The following Bluffton News accounts show a glimpse of the ice business that once operated here. Bluffton may have had up to six quarries between the 1870s and early 1900s. We do not know the number of ice businesses operating here in the 1890s and later.
Bluffton News - Winter of 1894
Ice men have been putting up ice this week. The ice is between five and six inches thick.
January 1897
- A New Enterprise -
A.L. Conrad is erecting a large ice house on the old Ritzler, Greenwalt & Co. grounds and expects to deliver ice to the citizens of Bluffton this coming summer. He will have an ice wagon and will give his patrons advantage of regular delivering and hopes to get a share of their patronage. Satisfaction guaranteed.
(The “old Ritzler quarry” opened in 1882. The owners purchased 13.5 acres “south and west of the railroad bridge." By the 1930s and perhaps even earlier, it had become the village dump.
A Bluffton News article of Jan. 18, 1940, stated: Contract to continue the city dump ground in its present location was renewed with the Bluffton Hatchery company by action of the town council Monday night for a three year term. The dump located near the Nickel Plate Railroad right of way is part of an abandoned quarry on land owned by the hatchery.)
January 1897
The local ice men cut their first harvest Saturday and in anticipation of a thaw some of them worked all day Sunday to get up as much of the congealed water as possible, bit is generally enceded that the ice did not deteriorate in value any during Sunday night.
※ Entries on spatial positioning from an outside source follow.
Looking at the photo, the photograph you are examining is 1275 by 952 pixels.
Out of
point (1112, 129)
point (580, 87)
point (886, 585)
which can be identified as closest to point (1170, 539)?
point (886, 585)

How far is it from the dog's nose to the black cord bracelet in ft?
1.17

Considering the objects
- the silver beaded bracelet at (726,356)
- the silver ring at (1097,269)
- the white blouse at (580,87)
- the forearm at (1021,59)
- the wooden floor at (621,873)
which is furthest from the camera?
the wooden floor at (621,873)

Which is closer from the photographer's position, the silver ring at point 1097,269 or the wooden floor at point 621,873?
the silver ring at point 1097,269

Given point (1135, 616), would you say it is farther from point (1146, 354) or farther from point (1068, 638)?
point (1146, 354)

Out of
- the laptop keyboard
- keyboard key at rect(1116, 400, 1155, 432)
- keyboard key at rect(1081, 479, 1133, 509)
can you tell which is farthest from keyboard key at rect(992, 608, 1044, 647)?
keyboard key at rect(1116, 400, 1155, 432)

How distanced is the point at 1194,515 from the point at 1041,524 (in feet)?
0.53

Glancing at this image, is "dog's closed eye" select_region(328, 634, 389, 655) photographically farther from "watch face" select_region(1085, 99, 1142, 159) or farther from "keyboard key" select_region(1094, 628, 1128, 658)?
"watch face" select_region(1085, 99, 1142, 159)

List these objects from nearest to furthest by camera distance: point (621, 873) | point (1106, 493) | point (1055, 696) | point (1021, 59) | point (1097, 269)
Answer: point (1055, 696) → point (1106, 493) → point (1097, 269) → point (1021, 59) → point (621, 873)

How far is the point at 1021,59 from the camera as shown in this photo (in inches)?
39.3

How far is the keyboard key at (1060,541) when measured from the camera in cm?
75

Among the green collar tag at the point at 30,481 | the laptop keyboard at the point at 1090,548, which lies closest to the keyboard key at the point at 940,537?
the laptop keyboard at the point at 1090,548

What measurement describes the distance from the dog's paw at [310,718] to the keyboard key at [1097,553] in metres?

Monday morning attempt was made again to cut but it was so cold the men could not stand it.
Winter – 1897
Ice nine inches thick was cut from the quarries Tuesday. It increased three inches from Saturday till Tuesday.
Dec. 14, 1914
The winters of the very late 1890s were exceptional for the ice business. The following story from a Dec. 24, 1914, Bluffton News, references those years:
Bluffton ice dealers are harvesting the second ice crop this year, the first crop being cut last January. This is the first time in more than 15 years that dealers have been able to harvest twice in one year.
On a tragic note, is the occasional story of a horse falling through the ice while ice cutting took place on these quarries. Horses tied to the ice wagons did not always survive falling into the quarry. One local source of these stories said that the entire town mourned for the dead horses.
Very interesting, educational And enlightening!
As a small child, roughly between 1945 and 1948, I recall going to an Ice Plant to get a block of ice to cool food and drinks during a summer family reunion. It was located on North Main Street, across from the Buckeye quarry, probably where the driving school office is located now. We lived on North Jackson St at the time. There was a large ice fork (?) to pick up and carry a large block of ice. We used a smaller ice pick to break off small bits of ice for use. Presumably this ice was cut in winter-time from thick ice on the Buckeye.